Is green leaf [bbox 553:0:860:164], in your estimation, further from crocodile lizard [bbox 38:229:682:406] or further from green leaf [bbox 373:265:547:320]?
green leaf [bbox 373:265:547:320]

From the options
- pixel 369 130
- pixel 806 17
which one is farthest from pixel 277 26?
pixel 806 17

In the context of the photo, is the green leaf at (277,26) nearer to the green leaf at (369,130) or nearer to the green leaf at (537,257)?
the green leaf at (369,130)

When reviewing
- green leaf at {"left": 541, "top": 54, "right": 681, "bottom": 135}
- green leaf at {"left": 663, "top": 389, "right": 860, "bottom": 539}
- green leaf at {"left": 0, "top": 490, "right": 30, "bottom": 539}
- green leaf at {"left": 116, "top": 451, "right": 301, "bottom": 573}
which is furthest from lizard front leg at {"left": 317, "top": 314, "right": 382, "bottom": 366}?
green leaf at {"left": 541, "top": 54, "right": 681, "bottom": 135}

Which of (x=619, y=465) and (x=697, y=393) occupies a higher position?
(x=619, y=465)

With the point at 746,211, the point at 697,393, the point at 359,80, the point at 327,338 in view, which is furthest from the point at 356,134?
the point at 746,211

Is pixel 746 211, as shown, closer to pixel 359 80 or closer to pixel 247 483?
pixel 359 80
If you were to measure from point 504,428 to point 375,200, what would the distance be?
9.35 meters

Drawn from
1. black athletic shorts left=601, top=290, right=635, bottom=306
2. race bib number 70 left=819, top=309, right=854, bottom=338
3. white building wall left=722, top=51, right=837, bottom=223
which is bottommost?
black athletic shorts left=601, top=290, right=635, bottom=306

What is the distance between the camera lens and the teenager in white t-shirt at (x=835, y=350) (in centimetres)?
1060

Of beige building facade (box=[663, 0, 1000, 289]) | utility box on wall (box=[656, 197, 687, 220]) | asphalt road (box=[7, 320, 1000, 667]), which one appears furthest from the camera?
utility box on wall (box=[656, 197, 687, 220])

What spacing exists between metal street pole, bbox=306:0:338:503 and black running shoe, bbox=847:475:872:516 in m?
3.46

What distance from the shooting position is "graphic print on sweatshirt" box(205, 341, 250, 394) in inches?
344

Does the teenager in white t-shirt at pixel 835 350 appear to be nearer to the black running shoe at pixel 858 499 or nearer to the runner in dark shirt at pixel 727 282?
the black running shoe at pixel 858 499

—————

Reproduce the complete set of lines precisely as supplied.

Exercise answer —
Is green leaf [bbox 553:0:860:164], in your estimation, further from crocodile lizard [bbox 38:229:682:406] or further from green leaf [bbox 373:265:547:320]?
green leaf [bbox 373:265:547:320]

From the options
- pixel 369 130
- pixel 806 17
which one is farthest from pixel 277 26?
pixel 806 17

In the context of the photo, is the green leaf at (277,26) nearer to the green leaf at (369,130) or nearer to the green leaf at (537,257)?
the green leaf at (369,130)

When reviewing
- green leaf at {"left": 541, "top": 54, "right": 681, "bottom": 135}
- green leaf at {"left": 663, "top": 389, "right": 860, "bottom": 539}
- green leaf at {"left": 0, "top": 490, "right": 30, "bottom": 539}
- green leaf at {"left": 116, "top": 451, "right": 301, "bottom": 573}
which is furthest from lizard front leg at {"left": 317, "top": 314, "right": 382, "bottom": 366}?
green leaf at {"left": 541, "top": 54, "right": 681, "bottom": 135}

Which of (x=619, y=465) and (x=697, y=393) occupies a higher position?
(x=619, y=465)

With the point at 746,211, the point at 697,393, the point at 359,80, the point at 327,338 in view, which is furthest from the point at 356,134?
the point at 746,211

Is pixel 746 211, as shown, closer to pixel 359 80 or closer to pixel 247 483?
pixel 359 80
If you were to measure from point 504,428 to point 375,200, what would the distance be?
9.35 meters

Drawn from
1. black athletic shorts left=601, top=290, right=635, bottom=306
2. race bib number 70 left=819, top=309, right=854, bottom=338
3. white building wall left=722, top=51, right=837, bottom=223
which is bottommost?
black athletic shorts left=601, top=290, right=635, bottom=306

What is the distance between the camera lens and the teenager in white t-shirt at (x=835, y=350) (in centimetres)?
1060

Of beige building facade (box=[663, 0, 1000, 289]) | utility box on wall (box=[656, 197, 687, 220]) | asphalt road (box=[7, 320, 1000, 667]), which one appears furthest from the camera?
utility box on wall (box=[656, 197, 687, 220])

What spacing exists between metal street pole, bbox=306:0:338:503 and black running shoe, bbox=847:475:872:516 in m?
3.46

What distance from the shooting position is "graphic print on sweatshirt" box(205, 341, 250, 394) in inches?
344

Does the teenager in white t-shirt at pixel 835 350 appear to be nearer to the black running shoe at pixel 858 499 or nearer to the runner in dark shirt at pixel 727 282?
the black running shoe at pixel 858 499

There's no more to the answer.